I know I can manually configure the classpath when running outside of eclipse, and even within eclipse I can modify the classpath for a specific class I'm running (in the run configurations), but thats not manageable if you run alot of individual test cases, or have alot of main() classes.
It sounds like your project has enough dependency relationships that you might consider structuring it with OSGi bundles (plug-ins).
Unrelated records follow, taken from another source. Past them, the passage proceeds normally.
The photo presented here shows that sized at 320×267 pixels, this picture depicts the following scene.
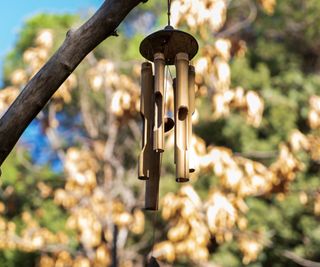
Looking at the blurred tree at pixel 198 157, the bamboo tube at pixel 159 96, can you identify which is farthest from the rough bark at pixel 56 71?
the blurred tree at pixel 198 157

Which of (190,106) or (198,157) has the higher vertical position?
(198,157)

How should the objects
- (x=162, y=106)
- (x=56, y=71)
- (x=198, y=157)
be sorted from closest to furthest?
(x=56, y=71) → (x=162, y=106) → (x=198, y=157)

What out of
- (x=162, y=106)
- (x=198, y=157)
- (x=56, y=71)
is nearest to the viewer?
(x=56, y=71)

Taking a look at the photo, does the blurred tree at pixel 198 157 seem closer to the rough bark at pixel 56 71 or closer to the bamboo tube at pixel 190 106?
the bamboo tube at pixel 190 106

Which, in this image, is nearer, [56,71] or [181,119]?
[56,71]

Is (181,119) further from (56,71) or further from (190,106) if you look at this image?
(56,71)

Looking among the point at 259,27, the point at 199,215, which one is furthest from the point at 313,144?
the point at 259,27

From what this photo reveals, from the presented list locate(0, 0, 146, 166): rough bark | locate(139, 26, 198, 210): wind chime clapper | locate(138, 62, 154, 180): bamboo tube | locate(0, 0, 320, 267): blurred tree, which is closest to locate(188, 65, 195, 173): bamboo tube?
locate(139, 26, 198, 210): wind chime clapper

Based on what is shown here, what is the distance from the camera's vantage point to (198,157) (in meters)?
3.25

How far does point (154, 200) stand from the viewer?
170 cm

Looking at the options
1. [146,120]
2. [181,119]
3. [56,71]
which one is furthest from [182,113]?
[56,71]

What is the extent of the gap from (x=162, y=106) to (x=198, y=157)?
5.37 feet

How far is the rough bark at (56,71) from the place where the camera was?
1.45 metres

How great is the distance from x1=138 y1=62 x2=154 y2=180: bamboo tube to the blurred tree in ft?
2.15
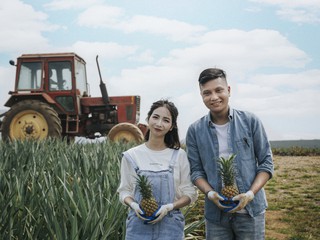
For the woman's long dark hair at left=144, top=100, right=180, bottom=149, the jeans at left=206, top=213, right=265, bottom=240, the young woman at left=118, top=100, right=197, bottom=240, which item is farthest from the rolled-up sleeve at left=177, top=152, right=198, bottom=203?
the jeans at left=206, top=213, right=265, bottom=240

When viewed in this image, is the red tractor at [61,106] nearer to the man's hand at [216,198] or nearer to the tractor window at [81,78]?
the tractor window at [81,78]

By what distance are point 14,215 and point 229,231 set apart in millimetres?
1434

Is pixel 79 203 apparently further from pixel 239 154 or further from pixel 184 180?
pixel 239 154

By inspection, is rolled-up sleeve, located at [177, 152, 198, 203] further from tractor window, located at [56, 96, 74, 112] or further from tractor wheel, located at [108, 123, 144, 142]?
tractor window, located at [56, 96, 74, 112]

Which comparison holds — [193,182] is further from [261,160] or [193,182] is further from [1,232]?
[1,232]

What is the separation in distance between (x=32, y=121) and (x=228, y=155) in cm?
804

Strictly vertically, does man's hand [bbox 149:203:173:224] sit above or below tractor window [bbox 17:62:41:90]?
below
Each bundle gets its own classloader and gets to specify what bundles (and optionally what version ranges, etc.) it depends on, what packages it exports, whether it re-exports stuff from its dependencies, etc.
Eclipse itself is structured out of Eclipse plug-ins and fragments, which are just OSGi bundles with an optional tiny bit of additional Eclipse wiring (plugin.xml, which is used to declare Eclipse "extension points" and "extensions") attached. Eclipse thus has fairly good tooling for creating and managing bundles built-in (via the Plug-in Development Environment). Much of what you find out there may lead you to conflate "OSGi bundle" with "plug-in that extends the Eclipse IDE", but the two concepts are quite separable.
The Eclipse tooling does distinguish rather clearly (and sometimes annoyingly, but in the "helpful medicine" way) between the bundles in your build environment vs. the bundles that a particular run configuration includes.
After a few years of living in OSGi land, the default Java "flat classpath" feels weird and even kind of broken to me, largely because (as you've experienced) it throws all JARs into one giant arena and hopes they can sort of work things out. The OSGi environment gives me a lot more control over dependency relationships, and as a "side effect" also naturally demands clarification of those relationships. Between these clear declarations and the tooling's enforcement of them, the project's structure is more obvious to everyone on the team.
if my code accidentally uses a dependency of a dependency, I want it to show up as a compilation error. Ideally, as class not found, but any error would do.
Put your code in one plug-in, your direct dependencies in other plug-ins, their dependencies in other plug-ins, etc. and declare each plug-in's dependencies. Eclipse will immediately do exactly what you want. You won't be offered dependencies' dependencies' contents in autocompletes; you'll get red squiggles and build errors; etc.
Why not use access rules to keep your code clean?
It looks like it would better be managed with maven, integrated in eclipse with m2eclipse.
That way, you can only execute part of the maven build lifecycle, and you can manage separate set of dependencies per build steps.
In my experience it helps to be more resrictive, I made the team filling out (paper) forms why this jar is needed and what license...
and they did rather type in a few lines of code instead of drag along 20 jars to open a file using only one line of code, or another fancy 'feature'.
Using maven could help for a while, but when you first spot jars having names like nightly-build or snapshot, you will know you're in jar-hell.
conclusion: Choose dependencies well
Would using the slf4j-over-log4j jar be useful? That allows using slf4j with actual logging going to log4j.